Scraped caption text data
*** Block opens ***

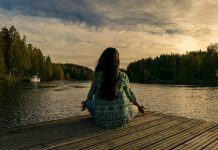 Even brief meditation could improve cognitive skills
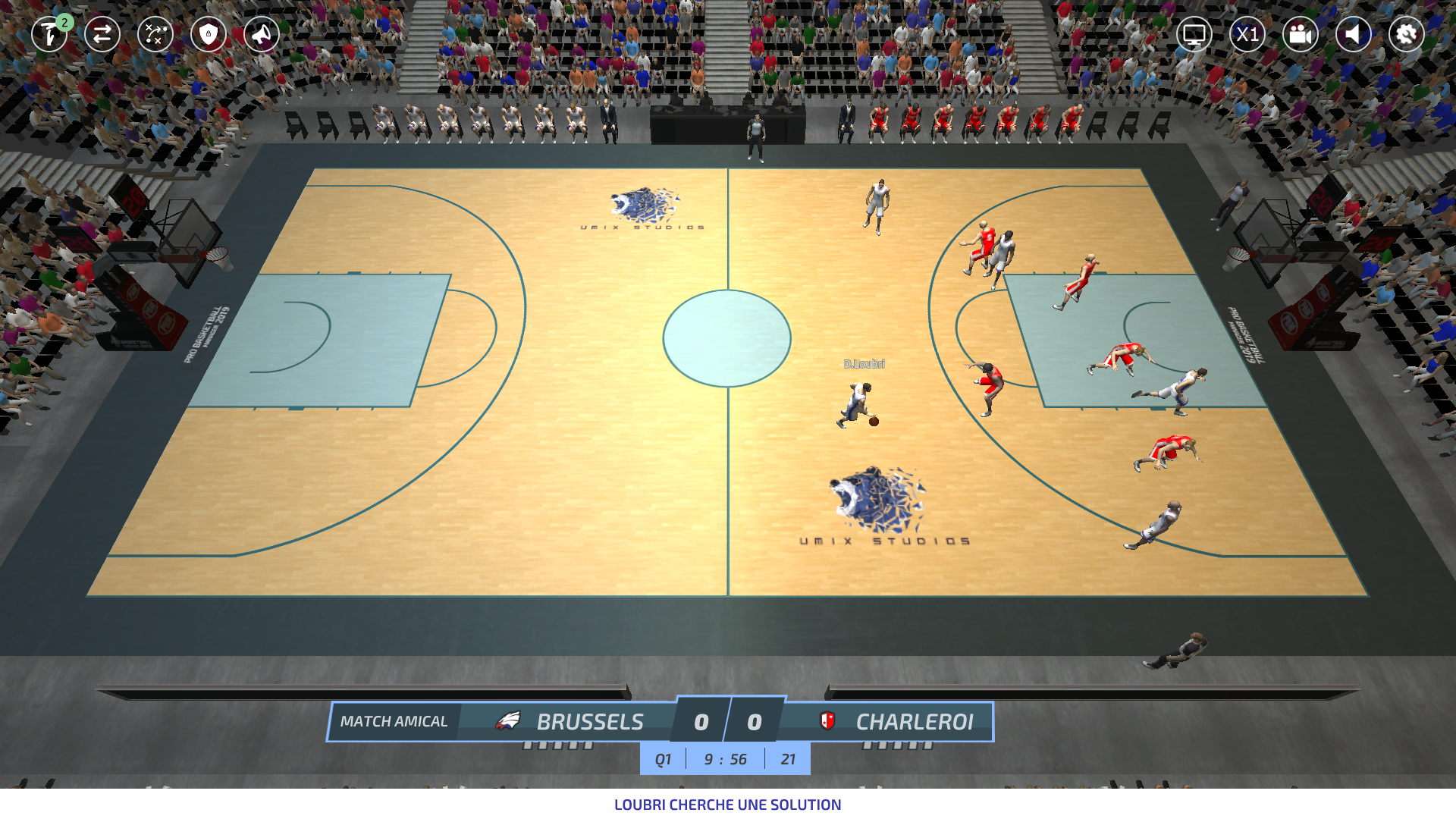 Pro Basketball Manager 2019 - 3D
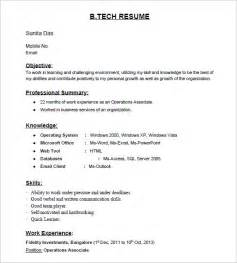 best resume format for engineering students freshersvoice wipro resume sles for freshers 12th pass student augustais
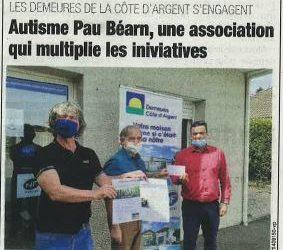 Autisme Pau Béarn et Les Demeures de la Côte d'Argent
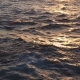 Background of Sea Water During Sunset - VideoHive Item for Sale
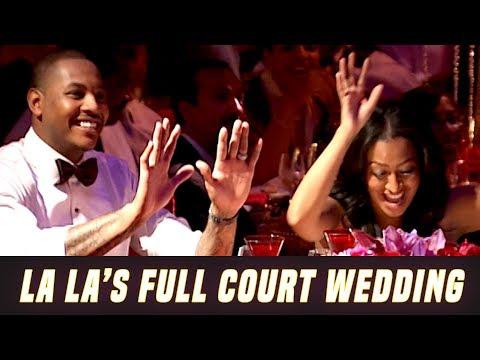 The Big Day 👰 | La La's Full Court Wedding Season 1 Episode 5 | OMG!RLY?!
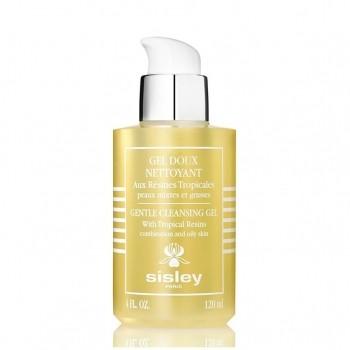 Sisley Resines Tropicales Gentle Cleansing Gel With Tropical Resins Gezichtsgel 120 ml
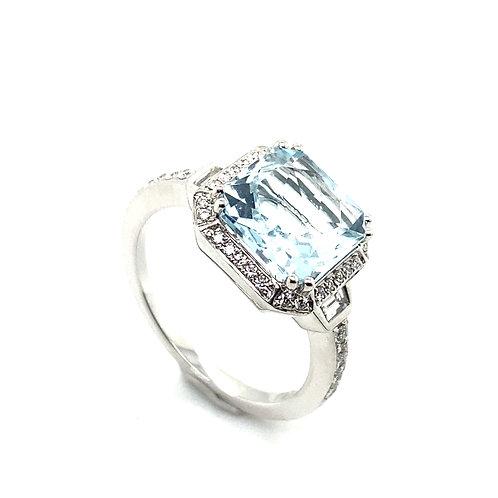 Beautiful Aqua Light Blue Stone & Diamond Ring Set In Handcrafted 14K White Gold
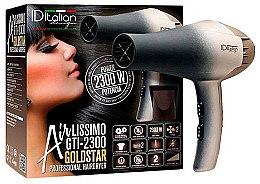 Voňavky, Parfémy, kozmetika Sušič vlasov - Iditalian Airlissimo GTI 2300 Gold Star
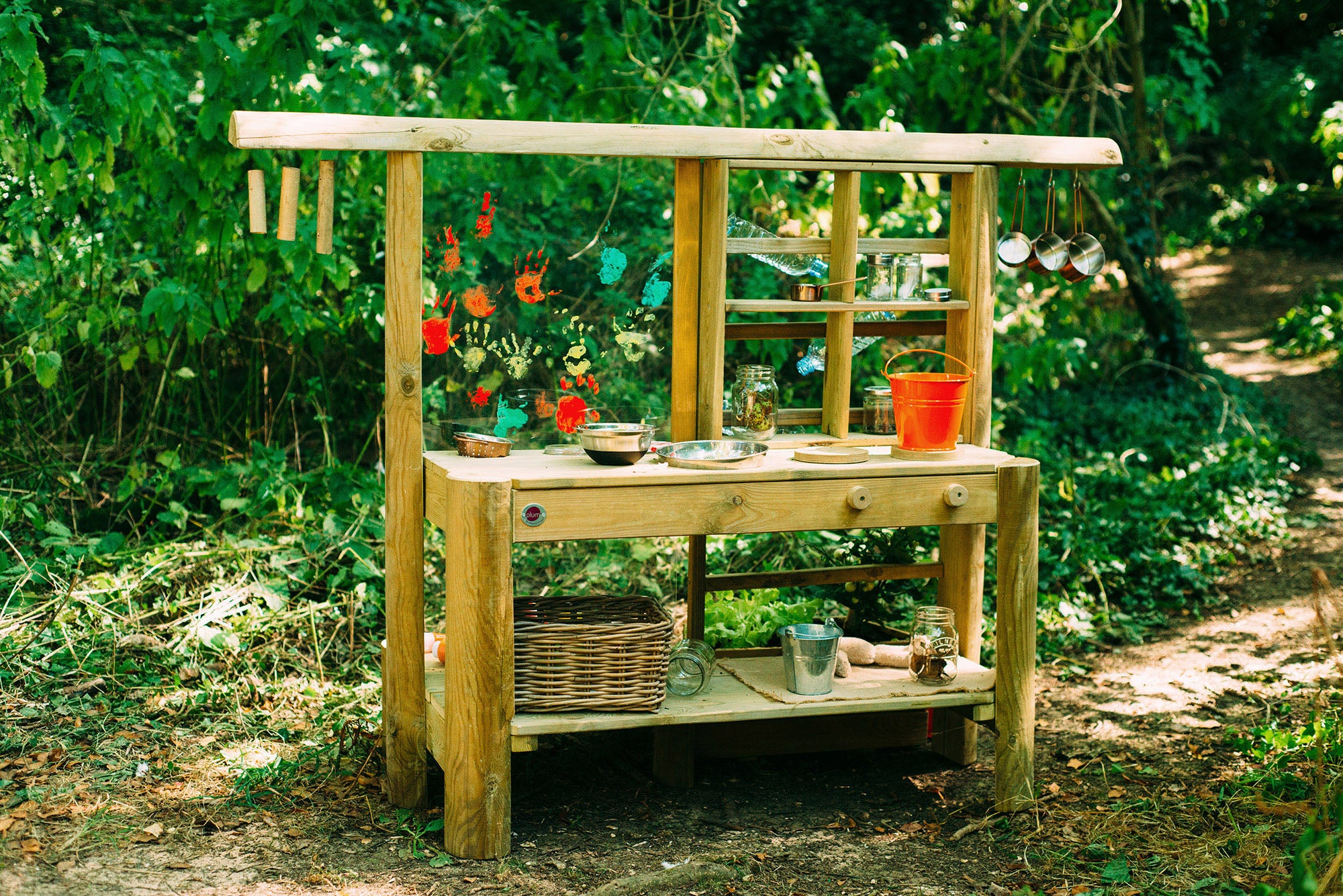 Wooden Outdoor Mud Kitchen with pots and pans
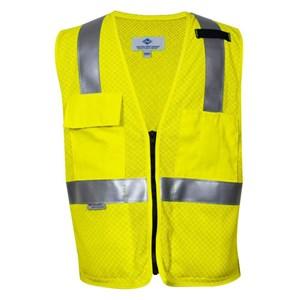 Anti-Static FR Mesh Safety Vest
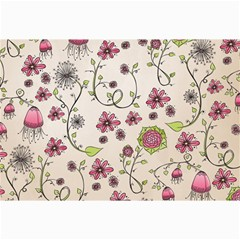 Pink Whimsical flowers on beige Canvas 20  x 30  (Unframed)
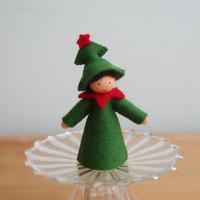 クリスマスツリー ベージュ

*** Block closes ***

*Aim of the exercise*
What you set down should be exactly the lines from the line containing "Wooden Outdoor Mud" to the last line of the entries above, both included, with no pictures.

*Task result*
 Wooden Outdoor Mud Kitchen with pots and pans
 Anti-Static FR Mesh Safety Vest
 Pink Whimsical flowers on beige Canvas 20  x 30  (Unframed)
 クリスマスツリー ベージュ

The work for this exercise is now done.